Vienna Talks Adjourned for At Least a Week

 

VIENNA (Dispatches) -- The remaining parties to the Iran nuclear deal met in Vienna on Wednesday, as diplomats said the meeting would wrap up the latest round of talks on reviving the deal and adjourn discussions for at least a week.
Such meetings of the remaining parties - Iran, Russia, China, France, Britain, Germany and the European Union - in a format known as the Joint Commission have punctuated and bookended talks to return the United States to full compliance with the 2015 deal.
Iran’s top nuclear negotiator said the barriers to the revival of the deal are complicated but not insurmountable.
“Differences have reached a point where everyone believes these differences are not insolvable,” Abbas Araqchi said ahead of the meeting. “But the details are important and Iran’s firm positions are important to be observed.”
Iran’s government spokesman on Tuesday denied that negotiations had stalled with the Islamic Republic’s June 18 presidential election less than three weeks away.
“I do not think there will be much delay between today’s meeting and the next round of talks.
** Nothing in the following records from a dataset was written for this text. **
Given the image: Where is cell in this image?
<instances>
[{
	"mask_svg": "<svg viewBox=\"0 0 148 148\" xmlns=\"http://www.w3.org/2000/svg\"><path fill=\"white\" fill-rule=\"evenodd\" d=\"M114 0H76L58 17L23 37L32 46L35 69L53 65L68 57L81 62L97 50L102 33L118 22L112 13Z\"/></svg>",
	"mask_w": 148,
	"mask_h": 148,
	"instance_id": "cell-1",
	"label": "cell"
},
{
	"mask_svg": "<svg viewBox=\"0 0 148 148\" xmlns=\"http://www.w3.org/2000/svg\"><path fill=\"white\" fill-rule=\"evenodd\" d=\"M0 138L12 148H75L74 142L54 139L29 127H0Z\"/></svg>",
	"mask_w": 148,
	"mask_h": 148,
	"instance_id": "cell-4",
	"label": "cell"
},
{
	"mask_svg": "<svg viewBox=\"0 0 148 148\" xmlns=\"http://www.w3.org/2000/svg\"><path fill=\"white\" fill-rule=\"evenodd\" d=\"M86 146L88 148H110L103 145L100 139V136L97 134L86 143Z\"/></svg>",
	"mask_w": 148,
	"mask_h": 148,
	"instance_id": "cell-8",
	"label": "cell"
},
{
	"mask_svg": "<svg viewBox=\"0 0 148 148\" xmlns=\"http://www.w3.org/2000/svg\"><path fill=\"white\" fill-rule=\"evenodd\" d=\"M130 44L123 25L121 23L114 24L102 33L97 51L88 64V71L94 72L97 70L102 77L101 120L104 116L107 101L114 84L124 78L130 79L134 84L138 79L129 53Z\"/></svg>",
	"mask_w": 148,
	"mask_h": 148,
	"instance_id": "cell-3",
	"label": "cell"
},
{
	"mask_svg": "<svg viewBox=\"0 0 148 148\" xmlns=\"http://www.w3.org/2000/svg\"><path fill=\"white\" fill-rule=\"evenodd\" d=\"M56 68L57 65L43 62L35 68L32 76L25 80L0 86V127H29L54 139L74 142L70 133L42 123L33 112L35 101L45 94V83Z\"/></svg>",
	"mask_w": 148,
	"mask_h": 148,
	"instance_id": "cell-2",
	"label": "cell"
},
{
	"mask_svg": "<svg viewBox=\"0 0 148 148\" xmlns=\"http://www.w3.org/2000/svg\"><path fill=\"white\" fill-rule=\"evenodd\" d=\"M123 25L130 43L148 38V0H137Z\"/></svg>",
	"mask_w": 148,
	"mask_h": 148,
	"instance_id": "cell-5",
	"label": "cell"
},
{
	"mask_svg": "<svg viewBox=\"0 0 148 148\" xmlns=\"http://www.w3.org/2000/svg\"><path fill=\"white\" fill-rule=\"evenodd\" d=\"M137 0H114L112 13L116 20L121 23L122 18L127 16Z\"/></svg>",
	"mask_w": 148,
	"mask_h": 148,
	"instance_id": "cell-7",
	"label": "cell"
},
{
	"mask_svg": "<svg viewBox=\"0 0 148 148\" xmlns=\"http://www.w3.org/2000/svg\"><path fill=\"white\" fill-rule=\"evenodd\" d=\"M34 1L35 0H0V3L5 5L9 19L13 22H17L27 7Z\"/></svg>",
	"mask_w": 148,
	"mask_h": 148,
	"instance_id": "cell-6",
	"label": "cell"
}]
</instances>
Like in the previous rounds, we will probably return to Vienna after consulting with our capitals,” Araqchi said.
The International Atomic Energy Agency’s 35-nation Board of Governors holds a quarterly meeting next week, with a number of the delegates at the nuclear talks due to attend.
Russia’s representative to the international organizations in Vienna said ahead of the meeting that the talks may need “additional time” to reach a breakthrough, emphasizing that nothing is agreed until everything is agreed.
Mikhail Ulyanov made the remarks in a tweet in response to reports that Moscow was optimistic about progress in the Vienna talks between the parties to the Joint Comprehensive Plan of Action (JCPOA).
“Not necessarily. We simply observe steady progress at the Vienna talks on #JCPOA. We recognize this obvious fact. But we are always cautious in our assessments: nothing is agreed until everything is agreed. We are very close to this stage but it may take additional time,” he wrote.
In another tweet, Ulyanov said, “I envy political analysts who make their judgments so easily on the most complicated world problems. My recommendation: don’t make hasty conclusions.”
A U.S. delegation is also in the Austrian capital, but it is not attending the discussions because the United States is not a party to the nuclear accord.
Former U.S. president Donald Trump abandoned the deal and reimposed the anti-Iran sanctions that the JCPOA had lifted. He also placed additional sanctions on Iran under other pretexts not related to the nuclear case as part of the “maximum pressure” campaign.
Following a year of strategic patience, Iran resorted to its legal rights stipulated in Article 26 of the JCPOA, which grants a party the right to suspend its contractual commitments in case of non-compliance by other signatories, and let
go of some of the restrictions imposed on its nuclear energy program.
Now, the new U.S. administration says it wants to compensate for Trump’s mistake and rejoin the deal, but it is showing an overriding propensity for maintaining some of the sanctions as a tool of pressure.
Tehran insists that all sanctions should first be removed in a verifiable manner before the Islamic Republic reverses its remedial measures.
The world’s five major emerging economies (BRICS) - Brazil, Russia, India, China and South Africa - called for a peaceful solution to the issues related to Iran’s nuclear program.
After a virtual meeting Tuesday, the BRICS foreign ministers stressed in a final statement the need for the diplomatic settlement of Iran’s nuclear issues.
“The foreign ministers stressed the need to resolve the Iranian nuclear issue through peaceful, diplomatic and international law, and called for the full implementation of Security Council Resolution 2231,” the statement read.